Steven Watanabe wrote:
AMDG
Eric Niebler <eric <at> boost-consulting.com> writes:
I don't doubt it. std::map does it for its range-based insert so it must be possible. And this may seem like splitting hairs to you, but what I said is true -- you can't efficiently build a std::map by pushing in sorted data in one element at a time, because the interface doesn't allow for it. You have to pass it a range of sorted elements. You may say, "Well, then don't use a std::map to build a time series!" Fair enough. But when a perfectly satisfactory data structure like std::map cannot be adapted to satisfy a concept, it suggests a faulty concept.
Or that the container is not perfectly satisfactory for the particular task. std::map is simply not designed for inserting many elements at the end. Buffering the input still increases the overhead significantly because std::map is not allowed to assume that the input range is sorted. It must check. So using std::map is worse than a custom container for two reasons--it needs temporary storage and it must check the range before inserting it.

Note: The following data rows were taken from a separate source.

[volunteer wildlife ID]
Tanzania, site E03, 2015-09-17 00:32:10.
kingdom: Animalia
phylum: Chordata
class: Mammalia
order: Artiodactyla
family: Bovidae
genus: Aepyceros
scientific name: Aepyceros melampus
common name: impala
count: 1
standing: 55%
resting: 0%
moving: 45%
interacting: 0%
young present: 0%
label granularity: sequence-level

I agree that with a push-based insertion interface, std::map will be worse than a custom type that is designed with a push-based interface in mind. The question is whether models of the concept are *required* to have a push-based interface, or can they expose an opaque "collector" (as you refer to it below) that gives them a more flexible collection strategy.

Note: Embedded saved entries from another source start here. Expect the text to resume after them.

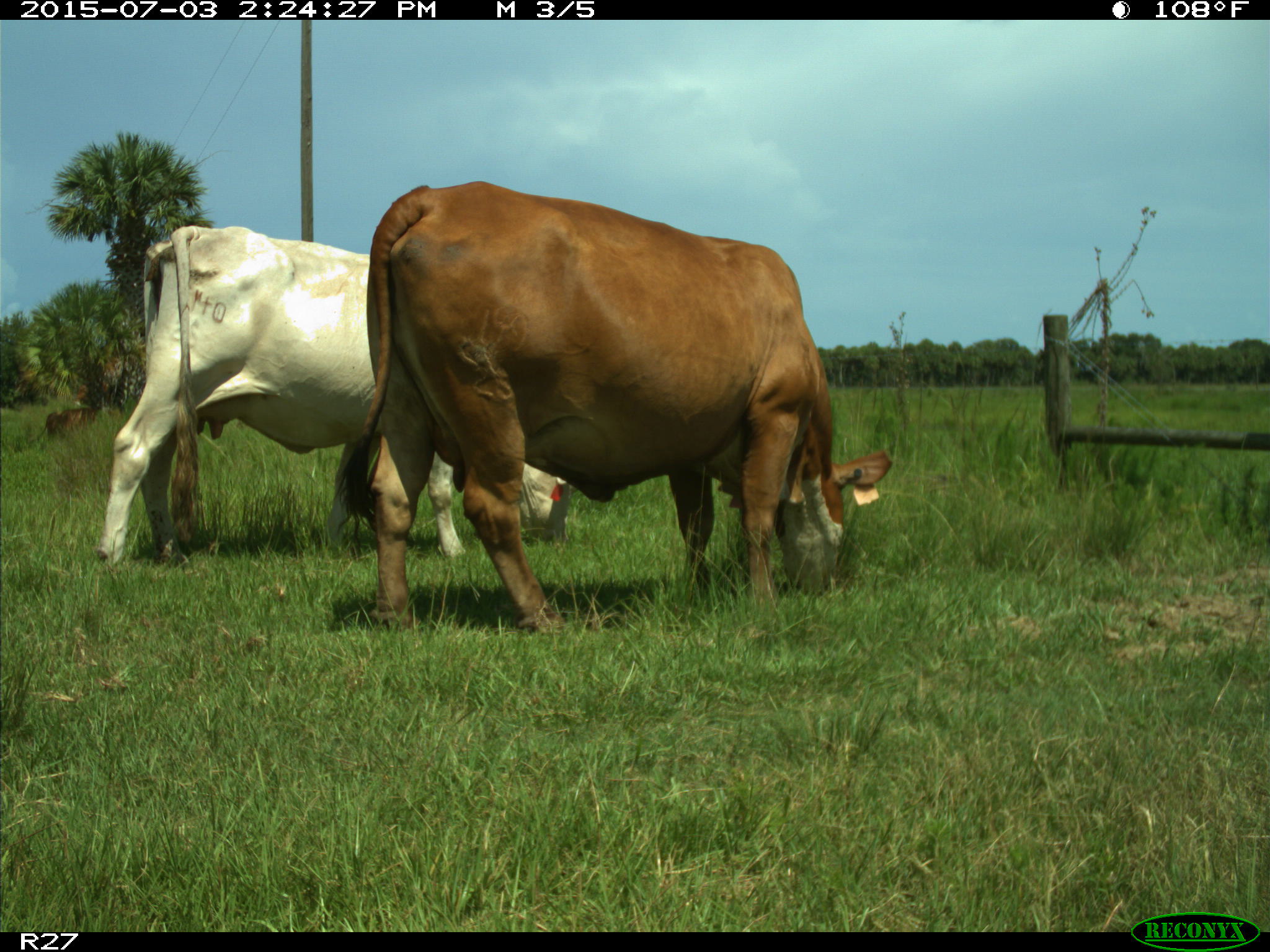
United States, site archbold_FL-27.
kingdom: Animalia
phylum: Chordata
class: Mammalia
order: Artiodactyla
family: Bovidae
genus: Bos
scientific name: Bos taurus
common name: domestic cow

And (crucially) you would do away with commit() on both ordered_assign and ordered_append? Or would you keep them on the low-level interface and add a higher level interface that called commit for you and handled the 90% case?
I would remove commit and require buffering to be explicit.

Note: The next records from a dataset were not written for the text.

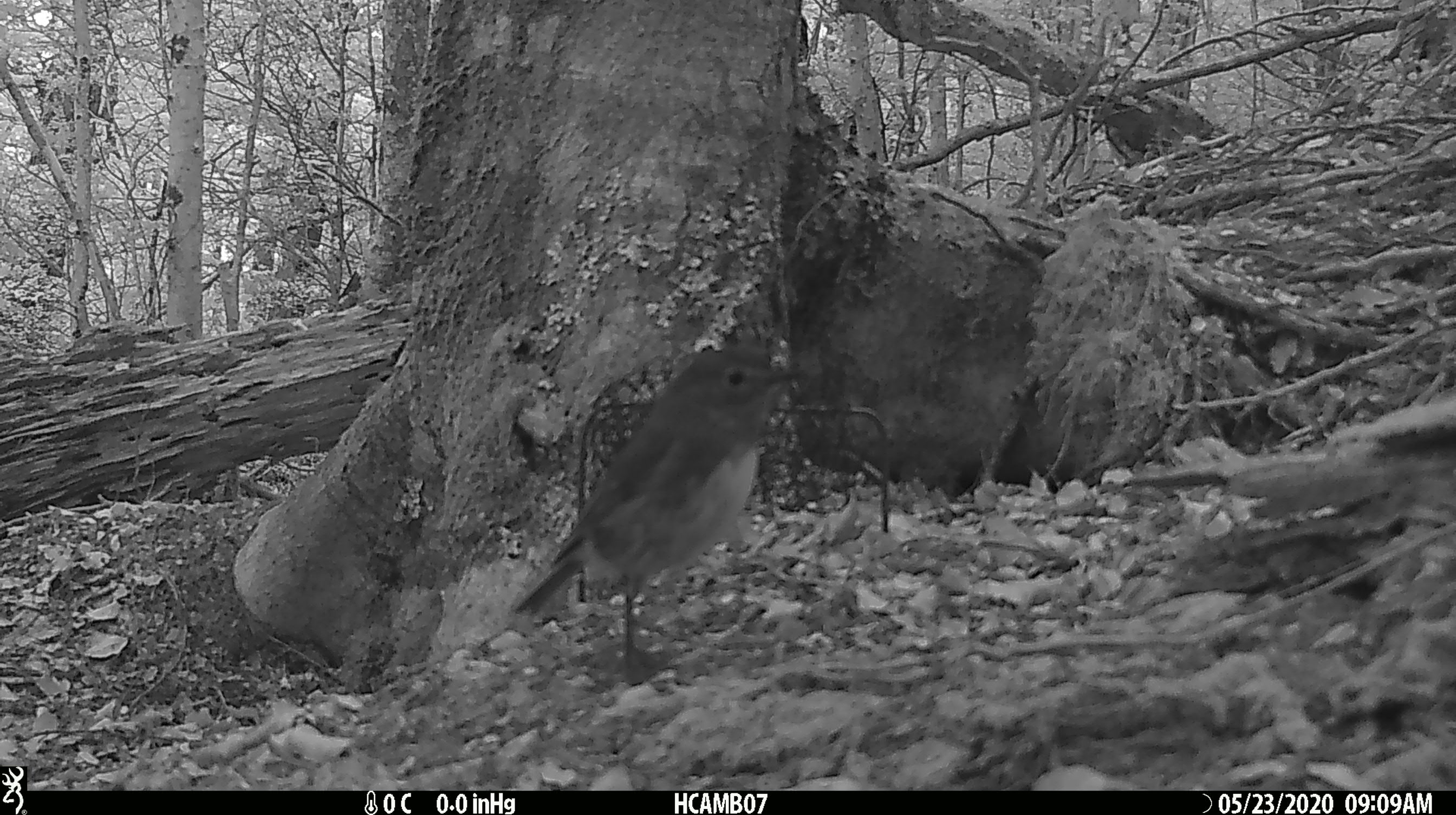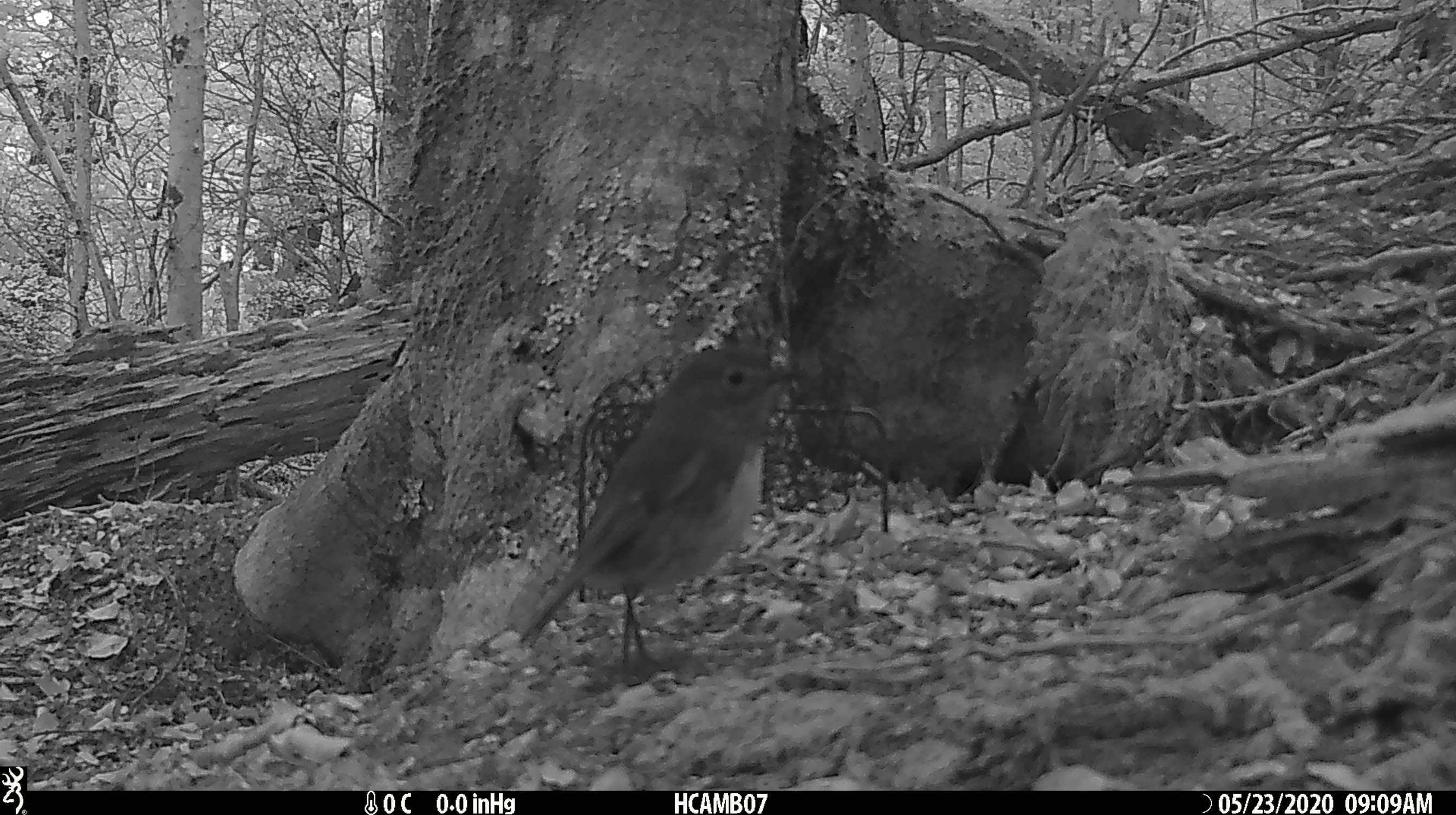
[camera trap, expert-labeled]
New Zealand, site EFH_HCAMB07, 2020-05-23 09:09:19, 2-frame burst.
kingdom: Animalia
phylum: Chordata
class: Aves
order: Passeriformes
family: Petroicidae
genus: Petroica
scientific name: Petroica australis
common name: new zealand robin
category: robin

The thought I'm not sold on is:
- get rid of commit() on the lower level interface.
I consider immediate insertion lower level than buffering.
This is misrepresenting my position. Buffering is not inherent in what I've been endorsing. The low-level interface I've been suggesting is: begin transmission back_insert (v1, from1, to1) back_insert (v2, from2, to2) back_insert (v3, from3, to3) end transmission Whether or not buffering happens during this operation is entirely up to the container. This is a very general form for a push-based interface. It can accommodate immediate insertion *or* buffering.
OK. It seems to me that such a thing could be built on top of an ordered_append that has a commit(), simply by calling commit() after every appended element. Would you agree?
I would prefer to implement the "commit" version in terms of the plain version. See below.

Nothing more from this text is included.